The man behind some of the most impressive electro attacks of the post-millenium age is back - and it’s NOT Aphex Twin!
There are a few artists out there whose productivity and oeuvre are really hard to grasp in its utter madness. Zappa released more than 60 records, there are probably more than 200 Pearl Jam live-archive records released by the band itself, Bach composed way too many works for anybody to fully understand it, and then there are the noise artists of the last 30 to 40 years. And then there is KK Null.
An artist who has worked on several important records and projects, Zeni Geva probably being his most well-known band, KK Null by now has worked on more 150 releases – either his solo work or the work with his band projects. For 2019 alone, discogs lists 16 albums and several smaller works! Talk about a restless person; nevertheless, if you look at his personal FB page you will see a man who is at peace with himself and who seeks peace.

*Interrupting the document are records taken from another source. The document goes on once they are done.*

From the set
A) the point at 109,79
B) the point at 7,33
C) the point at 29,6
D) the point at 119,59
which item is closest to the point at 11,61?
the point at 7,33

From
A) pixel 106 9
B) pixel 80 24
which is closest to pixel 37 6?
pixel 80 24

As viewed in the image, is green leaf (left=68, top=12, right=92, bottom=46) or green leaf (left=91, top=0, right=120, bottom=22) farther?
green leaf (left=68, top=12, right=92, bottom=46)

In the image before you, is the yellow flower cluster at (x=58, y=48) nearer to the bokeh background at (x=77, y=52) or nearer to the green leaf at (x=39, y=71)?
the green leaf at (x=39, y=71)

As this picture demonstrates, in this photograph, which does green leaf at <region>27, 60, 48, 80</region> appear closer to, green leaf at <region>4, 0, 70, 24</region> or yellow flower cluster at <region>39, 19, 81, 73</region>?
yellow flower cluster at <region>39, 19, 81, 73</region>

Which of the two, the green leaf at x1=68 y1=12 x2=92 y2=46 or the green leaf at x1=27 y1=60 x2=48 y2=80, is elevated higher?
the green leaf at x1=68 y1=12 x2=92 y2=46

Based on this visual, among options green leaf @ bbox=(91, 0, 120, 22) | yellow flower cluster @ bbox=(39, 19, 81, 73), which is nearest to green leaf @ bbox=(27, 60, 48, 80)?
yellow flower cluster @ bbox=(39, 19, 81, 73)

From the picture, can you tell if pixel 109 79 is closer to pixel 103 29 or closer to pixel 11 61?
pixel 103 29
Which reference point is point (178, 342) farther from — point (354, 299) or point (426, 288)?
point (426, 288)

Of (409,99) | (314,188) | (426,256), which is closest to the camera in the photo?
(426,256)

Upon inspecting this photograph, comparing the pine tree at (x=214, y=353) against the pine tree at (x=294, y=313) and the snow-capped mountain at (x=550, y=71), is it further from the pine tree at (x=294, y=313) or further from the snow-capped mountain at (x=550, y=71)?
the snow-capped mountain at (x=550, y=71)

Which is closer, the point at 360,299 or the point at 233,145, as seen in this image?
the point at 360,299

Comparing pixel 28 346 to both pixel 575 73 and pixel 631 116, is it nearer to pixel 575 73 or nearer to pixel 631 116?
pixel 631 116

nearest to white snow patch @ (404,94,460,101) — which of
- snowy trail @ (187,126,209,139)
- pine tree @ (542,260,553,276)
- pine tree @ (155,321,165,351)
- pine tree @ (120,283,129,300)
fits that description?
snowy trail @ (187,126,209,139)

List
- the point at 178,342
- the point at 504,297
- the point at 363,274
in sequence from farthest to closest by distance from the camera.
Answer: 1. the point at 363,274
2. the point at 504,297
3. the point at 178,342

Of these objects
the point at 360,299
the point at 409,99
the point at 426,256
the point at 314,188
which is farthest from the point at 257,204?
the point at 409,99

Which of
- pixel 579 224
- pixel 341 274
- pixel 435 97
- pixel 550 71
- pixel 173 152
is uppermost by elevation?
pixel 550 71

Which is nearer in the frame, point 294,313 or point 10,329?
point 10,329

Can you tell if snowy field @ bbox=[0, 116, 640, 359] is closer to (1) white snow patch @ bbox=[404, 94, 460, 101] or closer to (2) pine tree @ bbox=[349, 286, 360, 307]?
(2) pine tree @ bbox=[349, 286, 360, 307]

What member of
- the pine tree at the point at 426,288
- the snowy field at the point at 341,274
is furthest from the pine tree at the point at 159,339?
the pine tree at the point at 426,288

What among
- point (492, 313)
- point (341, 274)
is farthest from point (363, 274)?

However, if you listen to his work, you will get a totally different feeling – one of unrest, of distress, of disharmonic chaos.

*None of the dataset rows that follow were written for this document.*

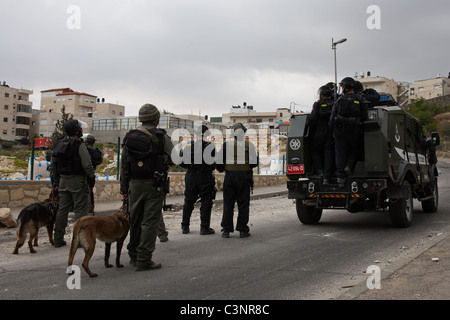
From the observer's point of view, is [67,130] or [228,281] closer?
[228,281]

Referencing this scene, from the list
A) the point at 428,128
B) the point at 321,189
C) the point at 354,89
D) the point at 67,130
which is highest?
the point at 428,128

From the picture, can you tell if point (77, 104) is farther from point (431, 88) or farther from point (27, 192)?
point (27, 192)

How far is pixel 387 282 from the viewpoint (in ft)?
14.8

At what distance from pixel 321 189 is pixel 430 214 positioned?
4.43 meters

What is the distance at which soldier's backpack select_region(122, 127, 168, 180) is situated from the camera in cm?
517

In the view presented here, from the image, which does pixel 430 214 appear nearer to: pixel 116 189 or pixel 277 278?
pixel 277 278

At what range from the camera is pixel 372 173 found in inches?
309

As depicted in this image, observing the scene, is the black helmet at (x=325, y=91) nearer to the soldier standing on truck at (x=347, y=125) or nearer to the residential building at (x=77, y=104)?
the soldier standing on truck at (x=347, y=125)

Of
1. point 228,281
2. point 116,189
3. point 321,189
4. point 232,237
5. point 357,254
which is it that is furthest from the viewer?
point 116,189

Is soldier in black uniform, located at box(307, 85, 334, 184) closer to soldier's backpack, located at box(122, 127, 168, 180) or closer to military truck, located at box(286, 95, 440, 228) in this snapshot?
military truck, located at box(286, 95, 440, 228)

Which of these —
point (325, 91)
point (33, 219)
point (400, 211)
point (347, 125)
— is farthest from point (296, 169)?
point (33, 219)
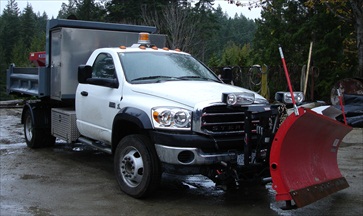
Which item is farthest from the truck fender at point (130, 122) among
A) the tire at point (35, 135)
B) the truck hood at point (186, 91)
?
the tire at point (35, 135)

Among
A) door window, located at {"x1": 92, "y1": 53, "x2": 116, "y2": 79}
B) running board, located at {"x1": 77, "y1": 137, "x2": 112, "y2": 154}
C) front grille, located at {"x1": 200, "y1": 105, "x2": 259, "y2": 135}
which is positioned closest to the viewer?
front grille, located at {"x1": 200, "y1": 105, "x2": 259, "y2": 135}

Interestingly, he performs the music for himself rather than for anybody else. You can’t cope with it? Your problem. Need any kind of information what he sounds like? Take Aphex Twin’s noisy snippets that jump in from the side and then flirr upwards into nothingness, only to come back down even noisier; take Atari Teenage Riots industrial drums but speed them up until they are merely one line on the oscilloscope; take the guitar riffs used by bands like Boris but take out the doom and turn it into gut-wrenching miniscule attacks on each of your nerves. Take all of this and take your time.

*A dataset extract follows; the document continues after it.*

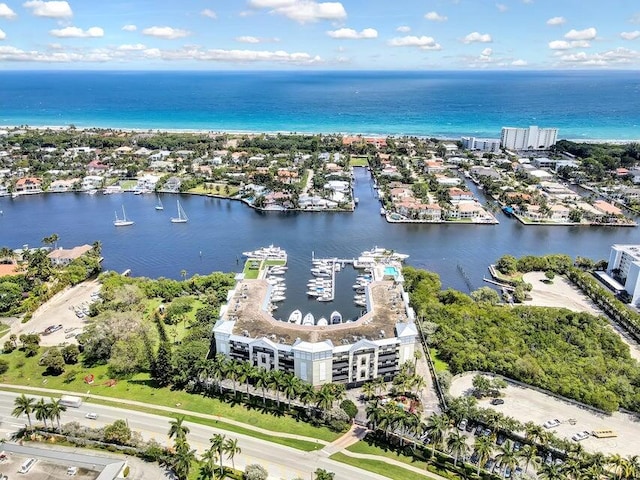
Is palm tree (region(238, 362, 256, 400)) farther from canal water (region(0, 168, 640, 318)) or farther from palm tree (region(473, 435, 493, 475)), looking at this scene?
palm tree (region(473, 435, 493, 475))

Because, KK Null’s work needs time. On short listen to Great Attractor exemplifies all of this: You cannot grasp the “beauty” of it if you do not sit down and let the sounds wash over you. There is so much to absorb in this sound-verse that either you immerse yourself subconsciously into it until your heart stops trying to follow any form of drum pattern and you just feel it. Or you try to sit down and analyze everything that is happening – albeit, the latter is definitely the road to madness. The beats on the two tracks (one 22 minutes, the other 29 minutes!!!) do not remain steady they overlap each over; the noise elements do not connect to a larger unity, they separate themselves because they are loners. Only our mind and soul can bring all of this together. A hell of a work, a hell of a reward.